Steampunk, on the other hand, assumes a semi-modern era, one with telegraphy, airships, polarizing goggles, and pistols that can be carried low on the hip, in a shoulder holster, or concealed in a large reticule. Guns are the great equalizer, the thing that goes bang just as effectively as a Mage’s spell, that can be wielded without spellcraft, that can be reloaded without access to true elements, that anyone can obtain and use. There’s just one huge catch: they don’t add to Strength.

Logically, a gun shouldn’t be a Strength adder. It has a fixed muzzle velocity, a specific throw weight, a carefully measured amount of propellant in each cartridge. You can reasonably expect to hit your opponent within a known distance, and have a fighting chance of hitting something at a longer distance. The Firearms Skill works for the to-hit, just as Missile Weapons would work as the to-hit for a crossbow. The Damage Step, however, has to be treated like a low-voltage spell, and work sort of the way that fire cannons do. But then there’s those pesky extra successes, and we don’t want to shortchange the player there, so we have to think about staging. Historical accuracy plays no small part here, either. If we’re going to say that the British infantry carries Martini-Henry Mk.II rifles, we have to model that specific firearm in our weapons stats. The good news is, that gives us a benchmark.

What we did was to look at the general effectiveness of a few of the more common models of the era, and compare them to the Martini-Henry. We then set the Base Damage of the Martini-Henry to Step 9, which is one Step better than the Earthdawn troll axe or two-handed sword. It’s not great compared to a longbow, which with its Damage Step of 5 (1879; Earthdawn gives it a 4), only needs a Strength Step of 4 to equal the rifle. The scary part, and guns should be scary, is the staging.
-*-
--- WHAT THE TASK ASKS ---
Decide whether each statement agrees with the firearms text above, answering yes or no and quoting the words that settle it: (a) The Martini-Henry's Base Damage is set at Step 9. (b) Guns add to Strength. (c) Earthdawn gives the longbow a Damage Step of 5. The rows come from a separate, unrelated source.
-*-
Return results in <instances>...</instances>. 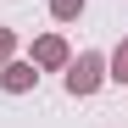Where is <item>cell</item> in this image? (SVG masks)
Returning a JSON list of instances; mask_svg holds the SVG:
<instances>
[{
  "label": "cell",
  "mask_w": 128,
  "mask_h": 128,
  "mask_svg": "<svg viewBox=\"0 0 128 128\" xmlns=\"http://www.w3.org/2000/svg\"><path fill=\"white\" fill-rule=\"evenodd\" d=\"M95 84H100V56H78V67L67 72V89L72 95H89Z\"/></svg>",
  "instance_id": "obj_1"
},
{
  "label": "cell",
  "mask_w": 128,
  "mask_h": 128,
  "mask_svg": "<svg viewBox=\"0 0 128 128\" xmlns=\"http://www.w3.org/2000/svg\"><path fill=\"white\" fill-rule=\"evenodd\" d=\"M39 61H45V67H56V61H67V45H61V39H39V50H34Z\"/></svg>",
  "instance_id": "obj_2"
},
{
  "label": "cell",
  "mask_w": 128,
  "mask_h": 128,
  "mask_svg": "<svg viewBox=\"0 0 128 128\" xmlns=\"http://www.w3.org/2000/svg\"><path fill=\"white\" fill-rule=\"evenodd\" d=\"M28 84H34L28 67H6V89H28Z\"/></svg>",
  "instance_id": "obj_3"
},
{
  "label": "cell",
  "mask_w": 128,
  "mask_h": 128,
  "mask_svg": "<svg viewBox=\"0 0 128 128\" xmlns=\"http://www.w3.org/2000/svg\"><path fill=\"white\" fill-rule=\"evenodd\" d=\"M112 67H117V72H112V78H117V84H128V45H122V50H117V56H112Z\"/></svg>",
  "instance_id": "obj_4"
},
{
  "label": "cell",
  "mask_w": 128,
  "mask_h": 128,
  "mask_svg": "<svg viewBox=\"0 0 128 128\" xmlns=\"http://www.w3.org/2000/svg\"><path fill=\"white\" fill-rule=\"evenodd\" d=\"M78 6H84V0H56V17H72Z\"/></svg>",
  "instance_id": "obj_5"
},
{
  "label": "cell",
  "mask_w": 128,
  "mask_h": 128,
  "mask_svg": "<svg viewBox=\"0 0 128 128\" xmlns=\"http://www.w3.org/2000/svg\"><path fill=\"white\" fill-rule=\"evenodd\" d=\"M6 50H11V34H0V56H6Z\"/></svg>",
  "instance_id": "obj_6"
}]
</instances>
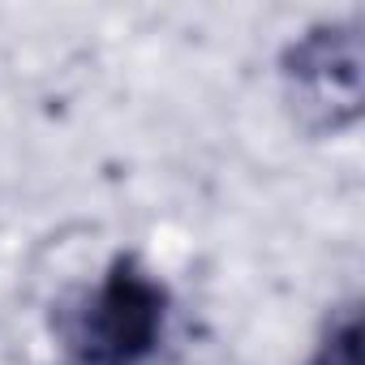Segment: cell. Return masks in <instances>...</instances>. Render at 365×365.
Instances as JSON below:
<instances>
[{
	"label": "cell",
	"mask_w": 365,
	"mask_h": 365,
	"mask_svg": "<svg viewBox=\"0 0 365 365\" xmlns=\"http://www.w3.org/2000/svg\"><path fill=\"white\" fill-rule=\"evenodd\" d=\"M168 327V288L133 258L108 262L103 279L56 314L65 365H146Z\"/></svg>",
	"instance_id": "6da1fadb"
},
{
	"label": "cell",
	"mask_w": 365,
	"mask_h": 365,
	"mask_svg": "<svg viewBox=\"0 0 365 365\" xmlns=\"http://www.w3.org/2000/svg\"><path fill=\"white\" fill-rule=\"evenodd\" d=\"M284 95L301 129L339 133L361 116V35L352 22H327L288 43L284 61Z\"/></svg>",
	"instance_id": "7a4b0ae2"
},
{
	"label": "cell",
	"mask_w": 365,
	"mask_h": 365,
	"mask_svg": "<svg viewBox=\"0 0 365 365\" xmlns=\"http://www.w3.org/2000/svg\"><path fill=\"white\" fill-rule=\"evenodd\" d=\"M309 365H361V314L356 301L339 305L327 322V335L318 344V352L309 356Z\"/></svg>",
	"instance_id": "3957f363"
}]
</instances>
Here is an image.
-*-
--- EXERCISE SOLUTION ---
(a) Yes: "We then set the Base Damage of the Martini-Henry to Step 9"
(b) No: "they don’t add to Strength."
(c) No: "(1879; Earthdawn gives it a 4)"